**Passage given:**
-=-=-=-=-
In an article entitled “Russia and the Baltics: Who is Scaring Whom?” Russian regionalist Vadiim Shtepa writes that this month is the 25th anniversary of Moscow’s efforts to hold the USSR together by using force in Lithuania and Latvia. This instead accelerated the breakup of the Soviet Union by exposing it as a state held together by force alone.
He says: “Lithuania, Latvia and Estonia played a leading role in the liquidation of the Soviet empire, above all by insisting on the denunciation of the secret protocols of the Molotov-Ribbentrop Pact by which Stalin and Hitler divided up Eastern Europe…The democratic Russia of 1991 willingly recognized the independence of the Baltic countries,but present-day Russia has evolved in the direction of the former Soviet imperial worldview. Now Putin declares that the disintegration of the USSR was ‘the greatest geopolitical catastrophe of the 20th century.’”
-=-=-=-=-
**Required work:**
1. Rewrite the passage on Russia and the Baltics from "In an article" up to and including "by force alone.", replacing "Moscow" with "the Kremlin".
2. Extend the passage on Russia and the Baltics by writing the next part after its final sentence.
The records that come next are separate material, unrelated to the passage on Russia and the Baltics.

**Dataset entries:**
-=-=-=-=-
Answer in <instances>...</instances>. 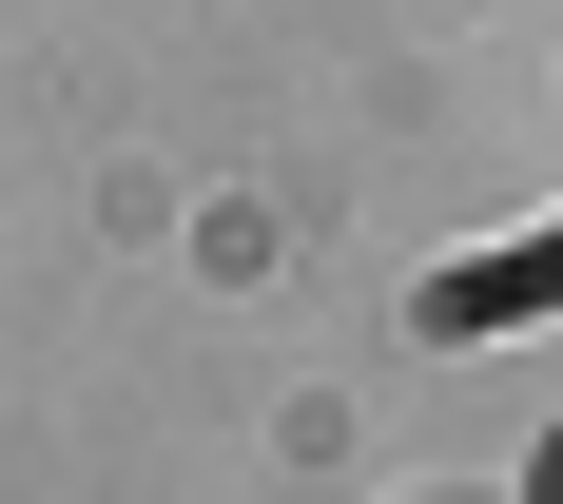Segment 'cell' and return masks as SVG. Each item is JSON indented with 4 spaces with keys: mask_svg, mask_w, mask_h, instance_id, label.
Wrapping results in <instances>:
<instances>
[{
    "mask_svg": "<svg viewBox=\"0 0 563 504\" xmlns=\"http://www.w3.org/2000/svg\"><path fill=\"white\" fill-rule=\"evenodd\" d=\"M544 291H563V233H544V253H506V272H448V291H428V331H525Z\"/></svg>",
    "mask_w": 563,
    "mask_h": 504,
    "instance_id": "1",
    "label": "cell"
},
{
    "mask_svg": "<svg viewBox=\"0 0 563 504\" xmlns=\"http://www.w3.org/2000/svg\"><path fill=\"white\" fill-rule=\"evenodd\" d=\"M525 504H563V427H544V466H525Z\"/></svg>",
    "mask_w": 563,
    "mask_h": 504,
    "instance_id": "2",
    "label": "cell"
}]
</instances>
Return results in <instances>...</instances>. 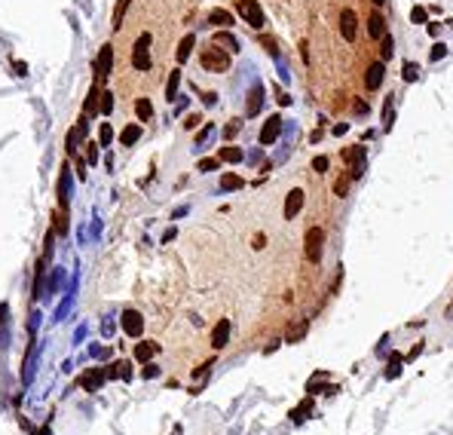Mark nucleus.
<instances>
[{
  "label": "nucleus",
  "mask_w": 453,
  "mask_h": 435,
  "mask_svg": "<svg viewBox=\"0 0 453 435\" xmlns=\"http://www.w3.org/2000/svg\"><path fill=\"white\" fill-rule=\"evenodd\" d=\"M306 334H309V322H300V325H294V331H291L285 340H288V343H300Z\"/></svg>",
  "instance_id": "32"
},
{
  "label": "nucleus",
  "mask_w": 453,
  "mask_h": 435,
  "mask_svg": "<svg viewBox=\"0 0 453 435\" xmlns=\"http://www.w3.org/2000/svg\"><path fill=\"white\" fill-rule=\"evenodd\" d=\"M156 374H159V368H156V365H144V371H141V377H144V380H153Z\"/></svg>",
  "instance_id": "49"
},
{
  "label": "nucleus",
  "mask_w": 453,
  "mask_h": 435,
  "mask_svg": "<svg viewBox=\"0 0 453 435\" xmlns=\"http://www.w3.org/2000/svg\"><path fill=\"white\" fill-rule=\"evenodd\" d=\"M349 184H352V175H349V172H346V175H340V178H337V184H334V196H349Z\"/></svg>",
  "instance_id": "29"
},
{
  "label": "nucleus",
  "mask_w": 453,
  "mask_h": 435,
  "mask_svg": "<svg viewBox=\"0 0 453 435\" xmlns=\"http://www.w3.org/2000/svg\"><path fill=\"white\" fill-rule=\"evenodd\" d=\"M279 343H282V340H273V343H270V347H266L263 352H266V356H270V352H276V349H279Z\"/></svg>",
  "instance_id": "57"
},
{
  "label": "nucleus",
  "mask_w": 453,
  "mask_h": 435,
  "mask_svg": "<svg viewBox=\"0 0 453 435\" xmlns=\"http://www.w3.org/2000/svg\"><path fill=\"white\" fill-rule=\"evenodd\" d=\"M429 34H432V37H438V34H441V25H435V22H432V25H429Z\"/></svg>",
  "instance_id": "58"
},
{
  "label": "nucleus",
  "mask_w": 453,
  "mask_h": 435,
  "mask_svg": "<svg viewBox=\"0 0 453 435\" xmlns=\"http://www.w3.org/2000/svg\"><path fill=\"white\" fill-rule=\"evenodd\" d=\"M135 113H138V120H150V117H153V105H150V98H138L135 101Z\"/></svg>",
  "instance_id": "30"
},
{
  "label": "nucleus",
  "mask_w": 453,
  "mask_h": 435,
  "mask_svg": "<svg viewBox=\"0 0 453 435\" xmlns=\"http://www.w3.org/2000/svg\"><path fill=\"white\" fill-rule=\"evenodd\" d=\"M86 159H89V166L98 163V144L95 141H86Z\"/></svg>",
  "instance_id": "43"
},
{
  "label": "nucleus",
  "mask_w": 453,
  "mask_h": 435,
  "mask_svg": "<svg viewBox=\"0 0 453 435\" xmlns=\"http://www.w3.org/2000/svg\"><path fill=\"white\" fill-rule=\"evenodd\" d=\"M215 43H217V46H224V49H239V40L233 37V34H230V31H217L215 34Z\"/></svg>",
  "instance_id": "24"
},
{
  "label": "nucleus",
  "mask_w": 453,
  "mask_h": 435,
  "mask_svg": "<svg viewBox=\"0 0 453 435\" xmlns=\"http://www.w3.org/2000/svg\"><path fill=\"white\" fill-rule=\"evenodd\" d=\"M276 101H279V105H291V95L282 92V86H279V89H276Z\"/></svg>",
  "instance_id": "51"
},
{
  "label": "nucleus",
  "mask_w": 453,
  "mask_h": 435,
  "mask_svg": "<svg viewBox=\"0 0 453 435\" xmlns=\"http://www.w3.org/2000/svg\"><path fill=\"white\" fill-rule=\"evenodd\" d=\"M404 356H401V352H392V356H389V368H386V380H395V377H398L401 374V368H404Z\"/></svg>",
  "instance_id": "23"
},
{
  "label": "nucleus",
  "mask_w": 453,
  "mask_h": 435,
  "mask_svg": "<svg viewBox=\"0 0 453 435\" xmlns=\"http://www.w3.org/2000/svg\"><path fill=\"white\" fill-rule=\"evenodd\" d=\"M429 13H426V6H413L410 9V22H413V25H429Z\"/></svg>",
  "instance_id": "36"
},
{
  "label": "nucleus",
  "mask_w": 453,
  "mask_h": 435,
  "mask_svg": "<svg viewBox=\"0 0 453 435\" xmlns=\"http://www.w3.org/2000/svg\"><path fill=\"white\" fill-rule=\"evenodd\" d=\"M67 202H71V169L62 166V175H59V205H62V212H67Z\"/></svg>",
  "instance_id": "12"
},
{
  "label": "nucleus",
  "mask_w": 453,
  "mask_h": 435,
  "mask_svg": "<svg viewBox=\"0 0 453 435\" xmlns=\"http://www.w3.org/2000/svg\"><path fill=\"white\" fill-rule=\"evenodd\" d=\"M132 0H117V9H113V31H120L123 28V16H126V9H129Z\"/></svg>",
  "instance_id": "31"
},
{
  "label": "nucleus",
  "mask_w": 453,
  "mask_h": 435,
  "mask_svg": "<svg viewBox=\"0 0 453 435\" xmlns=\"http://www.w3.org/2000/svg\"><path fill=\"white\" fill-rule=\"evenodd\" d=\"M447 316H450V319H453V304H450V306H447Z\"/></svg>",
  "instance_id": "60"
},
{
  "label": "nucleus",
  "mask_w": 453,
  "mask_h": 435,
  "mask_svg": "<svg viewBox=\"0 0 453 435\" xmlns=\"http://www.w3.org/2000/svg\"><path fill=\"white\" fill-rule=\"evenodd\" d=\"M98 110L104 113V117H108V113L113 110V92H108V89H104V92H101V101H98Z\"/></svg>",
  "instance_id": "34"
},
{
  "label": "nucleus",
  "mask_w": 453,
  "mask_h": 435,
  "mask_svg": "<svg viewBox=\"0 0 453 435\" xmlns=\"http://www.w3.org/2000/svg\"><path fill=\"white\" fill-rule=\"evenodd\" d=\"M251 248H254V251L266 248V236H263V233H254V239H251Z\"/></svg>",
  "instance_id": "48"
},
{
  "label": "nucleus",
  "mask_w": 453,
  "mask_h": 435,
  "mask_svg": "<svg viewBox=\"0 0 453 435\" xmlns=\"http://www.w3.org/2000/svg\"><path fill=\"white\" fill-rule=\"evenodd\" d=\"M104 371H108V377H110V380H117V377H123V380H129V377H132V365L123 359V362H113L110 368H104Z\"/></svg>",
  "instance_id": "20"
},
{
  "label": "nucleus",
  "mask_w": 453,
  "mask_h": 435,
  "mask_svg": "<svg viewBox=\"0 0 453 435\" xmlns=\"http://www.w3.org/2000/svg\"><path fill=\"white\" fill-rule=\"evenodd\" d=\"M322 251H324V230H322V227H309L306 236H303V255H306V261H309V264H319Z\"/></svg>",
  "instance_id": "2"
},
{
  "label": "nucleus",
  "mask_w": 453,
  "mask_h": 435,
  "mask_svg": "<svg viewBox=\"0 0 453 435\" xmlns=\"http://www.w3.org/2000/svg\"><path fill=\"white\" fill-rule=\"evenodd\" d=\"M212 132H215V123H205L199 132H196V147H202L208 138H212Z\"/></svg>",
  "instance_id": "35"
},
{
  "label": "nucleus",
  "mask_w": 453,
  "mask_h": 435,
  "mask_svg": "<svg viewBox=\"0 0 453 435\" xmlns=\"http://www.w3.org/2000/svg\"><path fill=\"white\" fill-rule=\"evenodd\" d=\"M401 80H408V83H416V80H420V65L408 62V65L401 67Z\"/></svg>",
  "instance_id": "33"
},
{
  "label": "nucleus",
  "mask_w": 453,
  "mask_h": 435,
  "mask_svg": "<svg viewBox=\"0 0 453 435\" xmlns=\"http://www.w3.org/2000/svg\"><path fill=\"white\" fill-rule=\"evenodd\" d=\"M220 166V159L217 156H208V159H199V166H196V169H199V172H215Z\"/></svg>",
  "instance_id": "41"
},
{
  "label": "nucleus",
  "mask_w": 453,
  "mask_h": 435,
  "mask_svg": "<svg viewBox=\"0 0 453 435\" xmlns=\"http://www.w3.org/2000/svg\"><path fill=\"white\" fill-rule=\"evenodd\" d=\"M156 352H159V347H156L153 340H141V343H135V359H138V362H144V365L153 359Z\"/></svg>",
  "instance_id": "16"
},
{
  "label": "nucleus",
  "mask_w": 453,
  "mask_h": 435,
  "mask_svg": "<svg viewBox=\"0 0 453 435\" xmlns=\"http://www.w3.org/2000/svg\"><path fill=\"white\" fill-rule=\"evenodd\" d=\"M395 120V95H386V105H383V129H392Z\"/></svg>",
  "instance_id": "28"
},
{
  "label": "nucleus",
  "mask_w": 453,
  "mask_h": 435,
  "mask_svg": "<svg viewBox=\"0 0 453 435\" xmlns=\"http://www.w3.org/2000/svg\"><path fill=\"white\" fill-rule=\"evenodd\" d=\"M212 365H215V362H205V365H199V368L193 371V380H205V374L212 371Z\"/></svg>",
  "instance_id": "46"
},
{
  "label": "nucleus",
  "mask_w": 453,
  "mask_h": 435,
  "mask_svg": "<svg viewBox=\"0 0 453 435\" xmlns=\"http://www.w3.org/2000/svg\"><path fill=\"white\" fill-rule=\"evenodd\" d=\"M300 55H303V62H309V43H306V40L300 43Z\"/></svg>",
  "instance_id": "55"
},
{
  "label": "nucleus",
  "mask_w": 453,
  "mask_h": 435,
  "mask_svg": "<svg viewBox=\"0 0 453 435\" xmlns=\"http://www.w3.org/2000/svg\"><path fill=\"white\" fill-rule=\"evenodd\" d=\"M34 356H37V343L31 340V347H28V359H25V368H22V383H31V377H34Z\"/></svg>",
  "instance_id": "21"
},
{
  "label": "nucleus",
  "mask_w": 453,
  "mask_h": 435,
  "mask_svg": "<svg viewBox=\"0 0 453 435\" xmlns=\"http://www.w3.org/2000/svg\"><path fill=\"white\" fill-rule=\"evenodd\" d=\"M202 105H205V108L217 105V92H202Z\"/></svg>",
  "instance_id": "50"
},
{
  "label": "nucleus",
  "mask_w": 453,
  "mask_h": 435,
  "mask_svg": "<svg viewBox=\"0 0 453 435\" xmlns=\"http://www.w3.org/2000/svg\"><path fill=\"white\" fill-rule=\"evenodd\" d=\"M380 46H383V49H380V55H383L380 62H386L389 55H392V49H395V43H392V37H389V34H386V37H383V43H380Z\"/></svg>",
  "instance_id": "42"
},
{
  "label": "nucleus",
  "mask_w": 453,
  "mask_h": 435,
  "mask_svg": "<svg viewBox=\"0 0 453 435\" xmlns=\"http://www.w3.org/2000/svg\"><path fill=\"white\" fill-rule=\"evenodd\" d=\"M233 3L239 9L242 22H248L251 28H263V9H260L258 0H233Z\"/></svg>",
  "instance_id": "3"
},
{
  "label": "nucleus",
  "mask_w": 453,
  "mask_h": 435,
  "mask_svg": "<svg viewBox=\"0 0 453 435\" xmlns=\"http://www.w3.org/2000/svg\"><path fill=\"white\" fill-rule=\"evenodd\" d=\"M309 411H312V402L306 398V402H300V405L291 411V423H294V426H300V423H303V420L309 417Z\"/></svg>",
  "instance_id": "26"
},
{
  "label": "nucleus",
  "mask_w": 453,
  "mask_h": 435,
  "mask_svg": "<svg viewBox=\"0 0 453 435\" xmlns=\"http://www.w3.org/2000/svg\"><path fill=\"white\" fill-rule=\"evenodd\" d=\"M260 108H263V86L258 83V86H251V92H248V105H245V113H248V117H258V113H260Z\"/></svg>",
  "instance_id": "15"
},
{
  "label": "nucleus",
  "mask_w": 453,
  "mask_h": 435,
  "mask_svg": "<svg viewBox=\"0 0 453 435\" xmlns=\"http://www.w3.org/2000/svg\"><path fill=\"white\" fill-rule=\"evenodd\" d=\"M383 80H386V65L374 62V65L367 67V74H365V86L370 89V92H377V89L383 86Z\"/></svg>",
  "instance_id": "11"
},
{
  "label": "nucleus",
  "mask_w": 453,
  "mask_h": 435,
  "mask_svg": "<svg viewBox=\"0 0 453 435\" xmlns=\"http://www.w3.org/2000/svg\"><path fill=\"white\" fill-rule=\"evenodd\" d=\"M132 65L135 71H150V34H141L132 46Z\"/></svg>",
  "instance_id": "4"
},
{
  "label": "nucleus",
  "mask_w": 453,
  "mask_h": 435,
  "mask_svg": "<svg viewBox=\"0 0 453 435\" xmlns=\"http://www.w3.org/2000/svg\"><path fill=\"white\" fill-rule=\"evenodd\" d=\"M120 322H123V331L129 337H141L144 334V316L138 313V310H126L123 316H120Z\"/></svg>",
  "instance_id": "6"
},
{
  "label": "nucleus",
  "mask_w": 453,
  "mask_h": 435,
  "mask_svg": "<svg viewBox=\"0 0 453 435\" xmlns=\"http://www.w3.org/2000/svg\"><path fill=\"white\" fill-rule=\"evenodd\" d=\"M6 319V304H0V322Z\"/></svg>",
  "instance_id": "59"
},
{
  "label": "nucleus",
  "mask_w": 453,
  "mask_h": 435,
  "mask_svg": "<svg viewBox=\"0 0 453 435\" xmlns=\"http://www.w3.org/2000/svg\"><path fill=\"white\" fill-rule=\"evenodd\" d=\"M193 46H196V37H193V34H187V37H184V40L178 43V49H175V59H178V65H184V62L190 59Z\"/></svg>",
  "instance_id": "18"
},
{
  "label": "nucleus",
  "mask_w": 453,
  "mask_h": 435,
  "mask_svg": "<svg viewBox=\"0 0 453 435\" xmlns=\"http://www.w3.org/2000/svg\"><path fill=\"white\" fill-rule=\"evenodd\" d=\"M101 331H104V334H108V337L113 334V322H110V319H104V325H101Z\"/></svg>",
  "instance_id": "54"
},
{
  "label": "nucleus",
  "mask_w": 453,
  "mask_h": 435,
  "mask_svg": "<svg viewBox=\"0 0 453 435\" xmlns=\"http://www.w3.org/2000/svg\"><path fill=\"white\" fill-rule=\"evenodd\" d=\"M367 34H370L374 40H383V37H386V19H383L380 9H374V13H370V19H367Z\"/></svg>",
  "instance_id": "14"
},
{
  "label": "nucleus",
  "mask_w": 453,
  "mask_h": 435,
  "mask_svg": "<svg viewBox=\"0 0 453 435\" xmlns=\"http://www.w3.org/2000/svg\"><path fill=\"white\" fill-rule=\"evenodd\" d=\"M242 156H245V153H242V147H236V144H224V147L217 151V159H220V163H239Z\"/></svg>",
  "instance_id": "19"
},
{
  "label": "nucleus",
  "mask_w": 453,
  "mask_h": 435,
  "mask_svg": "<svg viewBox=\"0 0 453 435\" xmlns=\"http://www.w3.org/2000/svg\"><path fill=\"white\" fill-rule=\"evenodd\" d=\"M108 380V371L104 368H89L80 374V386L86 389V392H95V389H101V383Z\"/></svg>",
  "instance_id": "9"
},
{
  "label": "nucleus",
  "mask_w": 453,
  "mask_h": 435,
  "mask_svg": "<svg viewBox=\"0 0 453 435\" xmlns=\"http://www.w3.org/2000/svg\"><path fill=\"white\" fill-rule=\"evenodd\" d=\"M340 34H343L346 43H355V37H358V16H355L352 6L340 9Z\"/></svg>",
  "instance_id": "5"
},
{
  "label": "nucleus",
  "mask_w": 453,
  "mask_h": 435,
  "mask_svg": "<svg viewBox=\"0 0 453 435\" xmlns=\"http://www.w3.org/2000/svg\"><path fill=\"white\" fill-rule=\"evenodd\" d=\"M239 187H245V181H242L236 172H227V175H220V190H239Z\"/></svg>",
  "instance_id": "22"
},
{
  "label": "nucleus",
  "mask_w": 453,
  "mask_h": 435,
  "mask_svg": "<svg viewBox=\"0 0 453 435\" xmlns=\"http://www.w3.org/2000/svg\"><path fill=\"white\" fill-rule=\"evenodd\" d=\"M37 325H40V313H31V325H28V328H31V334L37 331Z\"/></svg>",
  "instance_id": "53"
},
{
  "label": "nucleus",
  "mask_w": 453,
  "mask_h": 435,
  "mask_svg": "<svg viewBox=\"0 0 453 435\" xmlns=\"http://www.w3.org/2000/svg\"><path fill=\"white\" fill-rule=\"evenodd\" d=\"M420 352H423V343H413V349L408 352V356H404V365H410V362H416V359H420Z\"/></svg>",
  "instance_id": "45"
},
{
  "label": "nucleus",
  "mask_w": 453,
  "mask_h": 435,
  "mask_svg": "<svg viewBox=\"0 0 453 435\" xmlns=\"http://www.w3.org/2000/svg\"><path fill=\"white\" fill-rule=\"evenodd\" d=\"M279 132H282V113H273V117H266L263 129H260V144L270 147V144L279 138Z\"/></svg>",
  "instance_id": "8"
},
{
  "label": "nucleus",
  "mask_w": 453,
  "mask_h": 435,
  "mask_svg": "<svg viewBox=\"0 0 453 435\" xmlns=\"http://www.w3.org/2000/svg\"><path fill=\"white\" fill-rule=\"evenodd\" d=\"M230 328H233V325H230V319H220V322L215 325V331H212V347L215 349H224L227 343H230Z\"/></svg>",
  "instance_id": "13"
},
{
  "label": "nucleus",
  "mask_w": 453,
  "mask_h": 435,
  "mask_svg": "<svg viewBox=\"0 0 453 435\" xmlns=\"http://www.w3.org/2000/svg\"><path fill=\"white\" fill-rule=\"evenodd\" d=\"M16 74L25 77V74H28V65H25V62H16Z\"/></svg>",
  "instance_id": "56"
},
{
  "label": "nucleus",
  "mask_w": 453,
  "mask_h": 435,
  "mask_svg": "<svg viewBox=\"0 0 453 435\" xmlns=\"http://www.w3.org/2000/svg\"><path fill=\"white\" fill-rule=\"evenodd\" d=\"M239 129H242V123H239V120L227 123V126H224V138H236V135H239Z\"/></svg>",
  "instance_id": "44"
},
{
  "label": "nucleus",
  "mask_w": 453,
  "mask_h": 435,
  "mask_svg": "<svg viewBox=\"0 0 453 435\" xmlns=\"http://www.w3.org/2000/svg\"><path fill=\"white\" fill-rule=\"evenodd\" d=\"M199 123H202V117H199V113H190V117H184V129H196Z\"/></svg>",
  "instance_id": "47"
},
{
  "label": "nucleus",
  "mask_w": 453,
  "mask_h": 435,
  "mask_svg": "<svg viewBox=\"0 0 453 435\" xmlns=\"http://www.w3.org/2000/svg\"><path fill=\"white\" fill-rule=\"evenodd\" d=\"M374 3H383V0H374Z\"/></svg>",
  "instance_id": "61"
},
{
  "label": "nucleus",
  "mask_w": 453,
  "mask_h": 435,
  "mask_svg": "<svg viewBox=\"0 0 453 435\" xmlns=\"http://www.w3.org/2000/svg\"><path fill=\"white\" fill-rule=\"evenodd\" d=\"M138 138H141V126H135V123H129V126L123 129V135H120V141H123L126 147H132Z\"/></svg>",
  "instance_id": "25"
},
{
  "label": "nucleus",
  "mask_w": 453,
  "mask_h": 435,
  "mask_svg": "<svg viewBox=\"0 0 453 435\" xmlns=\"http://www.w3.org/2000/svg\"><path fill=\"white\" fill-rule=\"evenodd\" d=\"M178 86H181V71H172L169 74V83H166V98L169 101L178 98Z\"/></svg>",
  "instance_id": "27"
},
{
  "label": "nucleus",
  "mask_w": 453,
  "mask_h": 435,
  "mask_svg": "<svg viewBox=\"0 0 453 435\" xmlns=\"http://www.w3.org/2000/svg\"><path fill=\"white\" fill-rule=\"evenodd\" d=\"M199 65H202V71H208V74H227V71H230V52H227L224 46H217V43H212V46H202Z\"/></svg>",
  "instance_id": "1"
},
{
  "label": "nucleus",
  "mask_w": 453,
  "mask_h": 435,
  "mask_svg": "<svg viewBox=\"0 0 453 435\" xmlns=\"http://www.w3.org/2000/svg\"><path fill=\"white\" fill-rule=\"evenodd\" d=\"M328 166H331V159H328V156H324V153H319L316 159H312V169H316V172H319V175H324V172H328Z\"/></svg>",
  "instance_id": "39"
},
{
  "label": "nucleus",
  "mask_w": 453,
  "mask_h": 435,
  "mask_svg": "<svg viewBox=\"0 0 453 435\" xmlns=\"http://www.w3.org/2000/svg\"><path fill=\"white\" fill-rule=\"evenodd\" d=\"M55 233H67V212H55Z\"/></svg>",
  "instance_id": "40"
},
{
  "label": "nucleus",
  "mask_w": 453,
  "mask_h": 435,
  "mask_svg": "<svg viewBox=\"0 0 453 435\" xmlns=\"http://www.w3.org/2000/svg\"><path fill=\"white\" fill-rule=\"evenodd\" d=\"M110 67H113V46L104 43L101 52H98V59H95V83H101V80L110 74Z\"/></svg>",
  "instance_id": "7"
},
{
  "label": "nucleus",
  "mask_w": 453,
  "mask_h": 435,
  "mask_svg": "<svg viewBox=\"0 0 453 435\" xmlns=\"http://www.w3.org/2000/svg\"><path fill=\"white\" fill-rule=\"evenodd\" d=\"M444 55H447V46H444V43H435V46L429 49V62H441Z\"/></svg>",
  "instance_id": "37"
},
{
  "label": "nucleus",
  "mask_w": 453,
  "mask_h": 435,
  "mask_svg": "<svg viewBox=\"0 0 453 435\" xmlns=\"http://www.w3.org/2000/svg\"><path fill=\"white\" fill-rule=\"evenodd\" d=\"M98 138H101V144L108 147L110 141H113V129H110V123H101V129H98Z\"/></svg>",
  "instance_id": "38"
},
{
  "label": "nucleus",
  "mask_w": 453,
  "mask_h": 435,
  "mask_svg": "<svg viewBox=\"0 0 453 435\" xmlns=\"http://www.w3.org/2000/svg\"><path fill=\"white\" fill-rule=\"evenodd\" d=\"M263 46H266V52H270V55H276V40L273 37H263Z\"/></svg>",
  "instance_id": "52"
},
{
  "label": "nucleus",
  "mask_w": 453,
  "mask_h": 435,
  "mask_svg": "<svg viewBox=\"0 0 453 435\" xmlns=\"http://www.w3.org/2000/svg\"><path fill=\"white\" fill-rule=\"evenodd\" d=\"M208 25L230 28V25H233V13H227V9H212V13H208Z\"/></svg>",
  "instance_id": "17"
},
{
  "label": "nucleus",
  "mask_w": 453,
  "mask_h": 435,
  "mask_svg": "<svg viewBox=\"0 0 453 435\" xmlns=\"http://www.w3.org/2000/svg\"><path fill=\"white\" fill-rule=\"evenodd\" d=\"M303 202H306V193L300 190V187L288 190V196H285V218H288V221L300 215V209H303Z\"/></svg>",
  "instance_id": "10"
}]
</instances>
-=-=-=-=-
**Replies:**
1.
In an article entitled “Russia and the Baltics: Who is Scaring Whom?” Russian regionalist Vadiim Shtepa writes that this month is the 25th anniversary of the Kremlin’s efforts to hold the USSR together by using force in Lithuania and Latvia. This instead accelerated the breakup of the Soviet Union by exposing it as a state held together by force alone.

2.
This view is becoming “mainstream” thinking in Moscow, with Putin and his supporters viewing “all the rest of the post-Soviet countries not as really independent state but as some kind of political misunderstanding which by accident” appeared on the map. “And if they insist on their independence, Russia will begin to treat them in a hostile way up to and including using military force against them” as in Georgia and Ukraine.
The Baltic countries, however, by joining NATO in 2004 “have turned out to be beyond reach” and “possibly therefore they generate particular hostility among the restorers of empire” who know that they cannot act against the three the way they have elsewhere lest Russia find itself in a conflict with “the most important military alliance on the planet.”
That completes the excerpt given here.